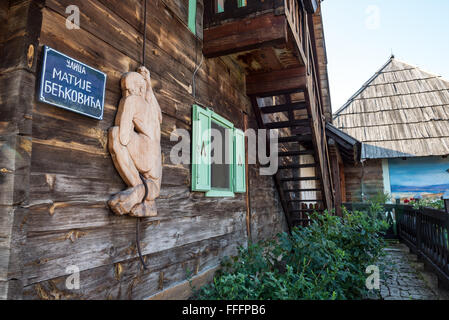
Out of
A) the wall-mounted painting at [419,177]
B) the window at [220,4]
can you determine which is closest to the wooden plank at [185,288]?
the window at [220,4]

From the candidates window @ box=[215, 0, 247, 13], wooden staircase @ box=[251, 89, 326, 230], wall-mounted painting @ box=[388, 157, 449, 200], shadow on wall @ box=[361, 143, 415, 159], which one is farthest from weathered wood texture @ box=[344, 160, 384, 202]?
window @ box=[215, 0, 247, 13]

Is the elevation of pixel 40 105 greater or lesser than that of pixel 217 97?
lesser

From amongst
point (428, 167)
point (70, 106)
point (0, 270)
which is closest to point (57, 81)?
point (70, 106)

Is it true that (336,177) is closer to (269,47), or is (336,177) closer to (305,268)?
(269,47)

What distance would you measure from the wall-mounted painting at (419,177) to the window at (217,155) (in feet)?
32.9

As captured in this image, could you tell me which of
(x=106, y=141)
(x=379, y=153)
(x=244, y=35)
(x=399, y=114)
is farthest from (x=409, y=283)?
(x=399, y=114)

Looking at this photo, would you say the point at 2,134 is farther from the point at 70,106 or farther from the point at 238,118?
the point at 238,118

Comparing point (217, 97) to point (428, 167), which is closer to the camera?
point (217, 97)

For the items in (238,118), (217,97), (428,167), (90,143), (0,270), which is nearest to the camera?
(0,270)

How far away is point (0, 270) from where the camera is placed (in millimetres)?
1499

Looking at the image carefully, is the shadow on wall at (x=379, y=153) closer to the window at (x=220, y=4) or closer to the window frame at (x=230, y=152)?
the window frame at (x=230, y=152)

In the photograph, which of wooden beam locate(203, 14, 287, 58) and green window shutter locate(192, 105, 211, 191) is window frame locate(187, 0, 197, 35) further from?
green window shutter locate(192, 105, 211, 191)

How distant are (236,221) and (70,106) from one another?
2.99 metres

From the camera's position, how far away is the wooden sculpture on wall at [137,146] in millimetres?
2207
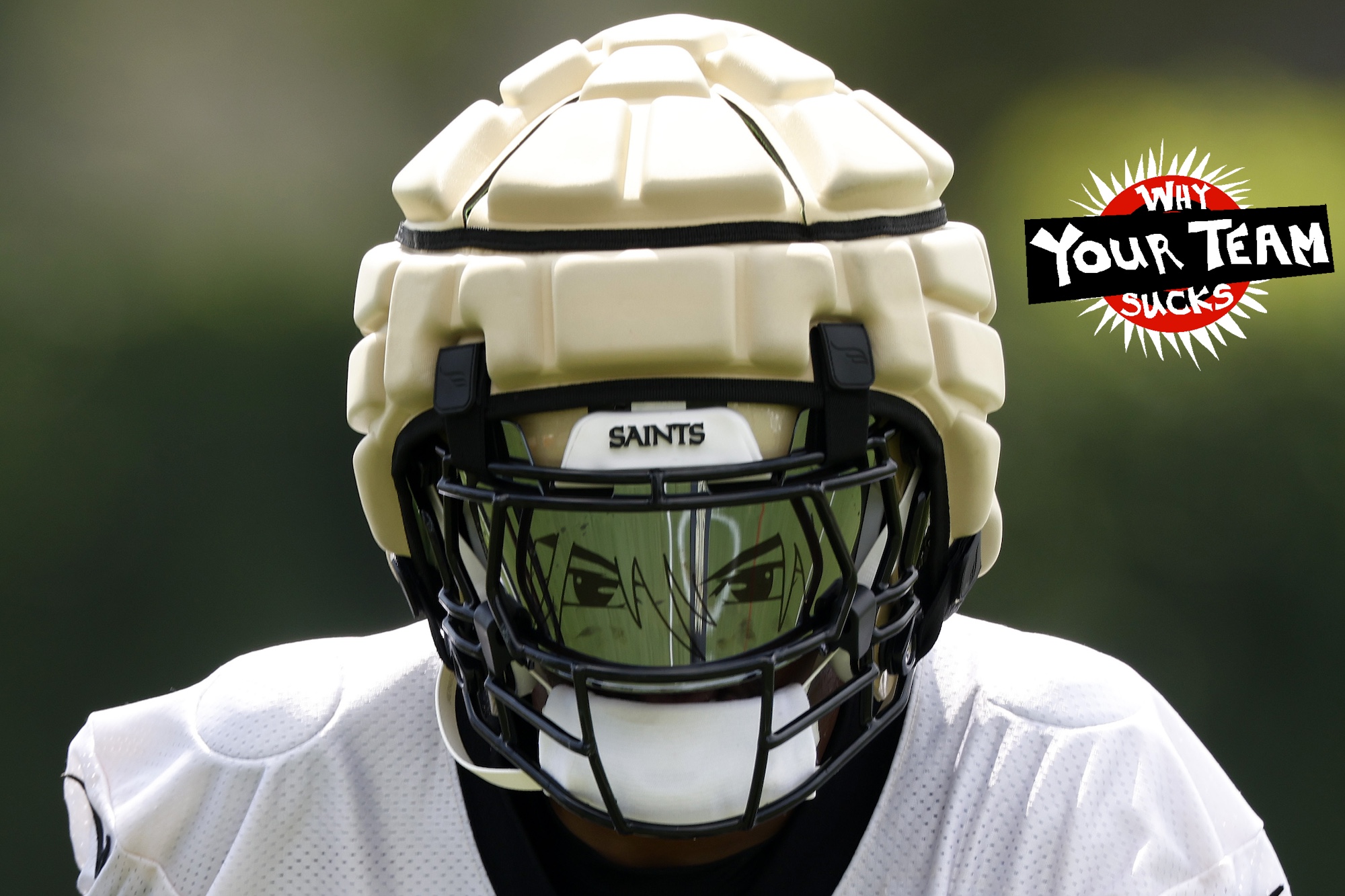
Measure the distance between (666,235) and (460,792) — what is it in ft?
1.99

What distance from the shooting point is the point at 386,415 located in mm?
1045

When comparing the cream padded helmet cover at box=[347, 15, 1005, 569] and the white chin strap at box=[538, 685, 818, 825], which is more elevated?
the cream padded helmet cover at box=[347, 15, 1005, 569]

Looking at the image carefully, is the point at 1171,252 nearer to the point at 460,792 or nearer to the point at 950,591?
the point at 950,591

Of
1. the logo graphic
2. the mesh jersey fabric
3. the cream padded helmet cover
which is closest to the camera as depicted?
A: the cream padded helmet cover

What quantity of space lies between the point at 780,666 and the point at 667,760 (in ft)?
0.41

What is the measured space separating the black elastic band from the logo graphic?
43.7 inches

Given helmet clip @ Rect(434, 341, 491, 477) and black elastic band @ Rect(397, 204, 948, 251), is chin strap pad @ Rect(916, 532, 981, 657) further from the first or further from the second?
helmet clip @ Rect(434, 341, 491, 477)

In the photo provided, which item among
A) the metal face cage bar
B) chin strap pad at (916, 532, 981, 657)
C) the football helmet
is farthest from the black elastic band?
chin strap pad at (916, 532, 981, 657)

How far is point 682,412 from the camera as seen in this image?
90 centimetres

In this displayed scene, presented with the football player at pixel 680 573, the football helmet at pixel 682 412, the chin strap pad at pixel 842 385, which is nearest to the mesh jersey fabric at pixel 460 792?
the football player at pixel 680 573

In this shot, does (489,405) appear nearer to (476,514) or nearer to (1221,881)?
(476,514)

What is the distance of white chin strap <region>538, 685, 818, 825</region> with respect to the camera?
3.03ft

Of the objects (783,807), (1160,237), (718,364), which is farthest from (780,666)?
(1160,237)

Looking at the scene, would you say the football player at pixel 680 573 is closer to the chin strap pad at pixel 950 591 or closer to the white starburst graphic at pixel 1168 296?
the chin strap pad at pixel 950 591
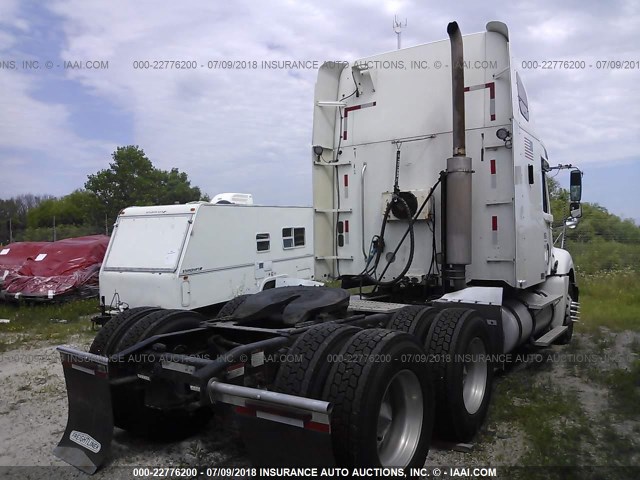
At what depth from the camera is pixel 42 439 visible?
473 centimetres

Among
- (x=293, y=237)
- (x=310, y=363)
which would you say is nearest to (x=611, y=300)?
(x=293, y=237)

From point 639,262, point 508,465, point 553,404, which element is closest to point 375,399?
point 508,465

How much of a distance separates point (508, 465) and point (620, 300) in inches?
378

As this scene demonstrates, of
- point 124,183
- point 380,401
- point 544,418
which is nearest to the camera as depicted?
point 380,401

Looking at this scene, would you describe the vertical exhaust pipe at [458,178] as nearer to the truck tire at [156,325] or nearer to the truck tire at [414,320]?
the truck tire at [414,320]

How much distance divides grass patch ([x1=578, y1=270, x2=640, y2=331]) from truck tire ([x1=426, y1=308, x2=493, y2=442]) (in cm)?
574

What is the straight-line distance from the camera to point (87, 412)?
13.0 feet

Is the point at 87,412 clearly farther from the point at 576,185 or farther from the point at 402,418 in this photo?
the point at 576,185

**WRITTEN PROBLEM:**
Switch every "camera" in the items above to "viewer" and write them out again with nothing else changed. Leave the pictures out.

**EXERCISE RESPONSE:**
Out of
A) the wall-mounted painting at [419,177]
B) the window at [220,4]
can you determine which is closest to the wooden plank at [185,288]?
the window at [220,4]

From the candidates window @ box=[215, 0, 247, 13], wooden staircase @ box=[251, 89, 326, 230], wall-mounted painting @ box=[388, 157, 449, 200], shadow on wall @ box=[361, 143, 415, 159], which one is farthest from weathered wood texture @ box=[344, 160, 384, 202]?
window @ box=[215, 0, 247, 13]

Is the elevation of pixel 40 105 greater or lesser than that of pixel 217 97?
lesser

From amongst
point (428, 167)
point (70, 106)
point (0, 270)
which is closest to point (57, 81)?
point (70, 106)

Is it true that (336,177) is closer to (269,47), or is (336,177) closer to (305,268)?
(269,47)

What distance would you measure from the wall-mounted painting at (419,177) to the window at (217,155) (in feet)?
32.9

As captured in this image, could you tell me which of
(x=106, y=141)
(x=379, y=153)
(x=244, y=35)
(x=399, y=114)
is farthest from (x=409, y=283)?
(x=399, y=114)

Looking at this photo, would you say the point at 2,134 is farther from the point at 70,106 or farther from the point at 238,118?
the point at 238,118

Comparing point (217, 97) to point (428, 167), which is closer to the viewer?
point (217, 97)

For the items in (238,118), (217,97), (428,167), (90,143), (0,270), which is nearest to the viewer?
(0,270)

How far away is point (0, 270) from where the viewer is placed (in millimetres)?
1499

Looking at the image carefully, is the shadow on wall at (x=379, y=153) closer to the window at (x=220, y=4) or closer to the window frame at (x=230, y=152)?
the window frame at (x=230, y=152)

In the photograph, which of wooden beam locate(203, 14, 287, 58) and green window shutter locate(192, 105, 211, 191) is window frame locate(187, 0, 197, 35) further from?
green window shutter locate(192, 105, 211, 191)

How distant are (236,221) and (70,106) from one another?
2.99 metres

From the viewer's position, how far away is the wooden sculpture on wall at [137,146] in millimetres?
2207
Measure the distance between (666,235) and (460,792) — what is it in ft?
1.99

What distance from the shooting point is the point at 386,415 located in mm?
1045

When comparing the cream padded helmet cover at box=[347, 15, 1005, 569] and the white chin strap at box=[538, 685, 818, 825], which is more elevated?
the cream padded helmet cover at box=[347, 15, 1005, 569]

Looking at the image carefully, is the point at 1171,252 nearer to the point at 460,792 or nearer to the point at 950,591?
the point at 950,591

Of
1. the logo graphic
2. the mesh jersey fabric
3. the cream padded helmet cover
which is closest to the viewer as depicted?
A: the cream padded helmet cover

What quantity of space lies between the point at 780,666 and the point at 667,760 (in ft)?
0.41

What is the measured space separating the black elastic band from the logo graphic?
43.7 inches

Given helmet clip @ Rect(434, 341, 491, 477) and black elastic band @ Rect(397, 204, 948, 251), is chin strap pad @ Rect(916, 532, 981, 657) further from the first or further from the second?
helmet clip @ Rect(434, 341, 491, 477)

In the photo provided, which item among
A) the metal face cage bar
B) chin strap pad at (916, 532, 981, 657)
C) the football helmet
is farthest from the black elastic band?
chin strap pad at (916, 532, 981, 657)

How far is point 682,412 from the viewer as seen in this image?
90 centimetres

In this displayed scene, presented with the football player at pixel 680 573, the football helmet at pixel 682 412, the chin strap pad at pixel 842 385, which is nearest to the mesh jersey fabric at pixel 460 792?
the football player at pixel 680 573

In this shot, does (489,405) appear nearer to (476,514) or nearer to (1221,881)?
(476,514)

What is the distance of white chin strap <region>538, 685, 818, 825</region> with respect to the viewer?
3.03ft

Of the objects (783,807), (1160,237), (718,364), which is farthest from (780,666)?
(1160,237)

Looking at the scene, would you say the football player at pixel 680 573 is closer to the chin strap pad at pixel 950 591 or closer to the white starburst graphic at pixel 1168 296?
the chin strap pad at pixel 950 591
At what depth from the viewer is pixel 42 439 visible?
473 centimetres

Among
- (x=293, y=237)
- (x=310, y=363)
which would you say is nearest to (x=611, y=300)?
(x=293, y=237)

From point 639,262, point 508,465, point 553,404, which element is closest to point 375,399?
point 508,465

How much of a distance separates point (508, 465) and point (620, 300) in inches?
378

As this scene demonstrates, of
- point 124,183
- point 380,401
- point 544,418
which is nearest to the viewer as depicted?
point 380,401

Looking at this scene, would you describe the vertical exhaust pipe at [458,178] as nearer to the truck tire at [156,325] or nearer to the truck tire at [414,320]?
the truck tire at [414,320]

How much distance divides grass patch ([x1=578, y1=270, x2=640, y2=331]) from truck tire ([x1=426, y1=308, x2=493, y2=442]) (in cm)?
574

What is the straight-line distance from the viewer to point (87, 412)?
13.0 feet

Is the point at 87,412 clearly farther from the point at 576,185 or farther from the point at 402,418 in this photo?
the point at 576,185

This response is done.